Summary: |
Corporate Social Responsibility (CSR) is a popular concept but disparately conceived and operationalized amongst practitioners within business communities and across different jurisdictions. While CSR in Nigeria is restrictively conceived as voluntary corporate charity or community development projects, more industrialized economies consider the subject in terms of an overarching business management philosophy. This study interrogates and clarifies the CSR concept in Nigeria and addresses regulatory and enforcement challenges towards embedding effective CSR practices in Nigeria, especially amongst companies in the extractive industry. The study analyses the theoretical underpinnings of corporate actions and CSR practices within a socio-legal context; juxtaposed against acceptable objectives of law within the society, the study queries the dominant corporate law ideology which appears to encourage corporate law isolation from other disciplines in the provision of effective remedies for human rights, economic rights and environmental abuses using the corporate form.

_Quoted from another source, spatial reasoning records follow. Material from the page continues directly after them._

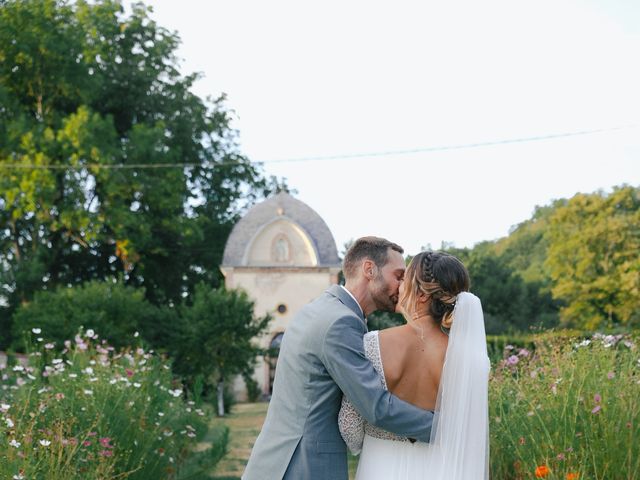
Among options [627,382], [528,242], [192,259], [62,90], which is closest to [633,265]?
[192,259]

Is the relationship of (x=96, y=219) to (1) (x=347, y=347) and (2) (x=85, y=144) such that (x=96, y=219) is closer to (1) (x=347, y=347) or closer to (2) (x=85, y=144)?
(2) (x=85, y=144)

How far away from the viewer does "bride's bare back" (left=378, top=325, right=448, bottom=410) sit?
3.75 metres

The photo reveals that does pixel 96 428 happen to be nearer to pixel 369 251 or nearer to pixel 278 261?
pixel 369 251

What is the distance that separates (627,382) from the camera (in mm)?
6199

Relevant legal and regulatory techniques (at the domestic level, in selected foreign jurisdictions and international organizations) towards embedding effective CSR are also critically examined. The study clarifies that CSR is a neutral construct to which different regulatory mechanisms (voluntary or mandatory) may be applicable. The study finds that the majority of regulatory techniques feature self-regulatory, internal and voluntary mechanisms which appear to have undermined CSR regulation and enforcement having occasioned the opportunity by many businesses to ‘greenwash’ CSR. In the end and by way of response to the inadequacies of prevalent self-regulatory CSR framework, the study synthesizes a corporate law theory called the Responsible Stakeholder Model (RSM). Based on the assumptions of the RSM, the thesis suggests an alternative meta-regulatory CSR framework in Nigeria within which much more corporate social responsible operations may be anticipated, even from the so-called ‘greenwashing’ companies.